Der Prater ist für alle Teilnehmer ein Segen, weil die Bäume angenehmen Schatten spenden. Die Ausnahme kommt bei Umrundung des so genannten Lustturms (na, wer denkt da schon noch an Bäume?). Da ruckt das Tempo wieder eine Weile an, um nach Verlassen der Hauptallee bei km 35/36 erneut beim Schlappschritt zu landen. Wie so oft wird auch ab hier die Strecke wieder richtig lang. Endlich, am Ring angekommen noch 2 km. Gut, dass ich wie seit Jahren ohne Uhr lief, sonst hätte mich der völlig überflüssige Ehrgeiz noch richtig fertig gemacht. Bedachtsam konnte ich Reste meiner Doping-Coca-Cola bis ins Ziel retten, um mich hernach damit zu erfrischen. Endlich vorbei: 3:31:30, Platz 1.199, Platz 3, AK M 65. Zugegeben: Der letzte Biss fehlte mir.

Sieger: Gilbert Kirwa, KEN, 2:08:21, Siegerin: Andrea Mayr, AUT, 2:30:43.

Beim Zieleinlauf auf den Heldenplatz fühlt sich jeder sekundenlang mit den Namensgebern verbunden, das hatte etwas.

Fazit: Kein Lauf der Superlative, aber gefühlvoll, freundliche Zurückhaltung mit Momenten begeisternder Wallungen der überschaubaren Zuschauermengen. Kein Radau, sondern fröhliche Stimmung, sehr angenehm.

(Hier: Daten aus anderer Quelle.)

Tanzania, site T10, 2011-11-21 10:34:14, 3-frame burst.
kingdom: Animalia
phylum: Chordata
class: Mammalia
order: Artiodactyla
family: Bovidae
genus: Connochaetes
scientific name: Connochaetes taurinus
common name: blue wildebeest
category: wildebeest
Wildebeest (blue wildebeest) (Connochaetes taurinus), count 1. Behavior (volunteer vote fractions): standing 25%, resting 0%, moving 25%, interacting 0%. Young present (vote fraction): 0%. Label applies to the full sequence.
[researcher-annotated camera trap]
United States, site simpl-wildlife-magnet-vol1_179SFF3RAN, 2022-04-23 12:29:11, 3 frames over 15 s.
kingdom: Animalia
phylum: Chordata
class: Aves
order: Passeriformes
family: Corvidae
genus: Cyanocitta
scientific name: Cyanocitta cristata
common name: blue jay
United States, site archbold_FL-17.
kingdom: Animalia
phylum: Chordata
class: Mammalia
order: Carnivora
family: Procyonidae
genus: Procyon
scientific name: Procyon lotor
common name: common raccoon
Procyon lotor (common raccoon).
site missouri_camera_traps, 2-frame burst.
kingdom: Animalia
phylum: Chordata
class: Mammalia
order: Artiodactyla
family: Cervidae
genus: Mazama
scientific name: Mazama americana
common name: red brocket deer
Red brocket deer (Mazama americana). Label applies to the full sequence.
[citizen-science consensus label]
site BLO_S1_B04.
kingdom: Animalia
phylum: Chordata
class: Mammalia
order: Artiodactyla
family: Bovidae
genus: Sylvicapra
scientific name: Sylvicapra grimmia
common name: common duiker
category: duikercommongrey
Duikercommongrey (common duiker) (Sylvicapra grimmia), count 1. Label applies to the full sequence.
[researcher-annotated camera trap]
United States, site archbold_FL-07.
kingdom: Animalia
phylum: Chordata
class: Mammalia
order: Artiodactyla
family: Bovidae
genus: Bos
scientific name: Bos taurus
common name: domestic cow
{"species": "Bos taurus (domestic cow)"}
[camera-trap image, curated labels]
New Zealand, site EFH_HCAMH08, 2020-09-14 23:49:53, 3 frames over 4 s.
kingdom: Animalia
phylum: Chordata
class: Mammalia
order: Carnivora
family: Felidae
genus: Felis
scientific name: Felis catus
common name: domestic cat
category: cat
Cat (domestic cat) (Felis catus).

Sonne? Warm? Das war vorhin. Jetzt langsam weitergehen, Medaille abholen und an Sachertorte, Apfelstrudel, Palatschinken, Pistazienrolle, Linzer Torte oder gar Marillen-Knödel mit Schlagobers denken. Ooooh und erst der Wein abends in Grinzing.Burg-Theater, Oper, Hofreitschule, Hundertwasser, Museen, die uns interessierten, nicht zuletzt der Treff neuer Freunde vor Ort. Es war die reinste Wonne. Wien, Wien nur du allein? Oder Wien noch einmal? Mindestens, auch wenn die Presse erneut wieder übertreiben sollte, von wegen Hitzeschlacht oder grauenvolles Unwetter, nur weil drei Regentropfen fallen sollen.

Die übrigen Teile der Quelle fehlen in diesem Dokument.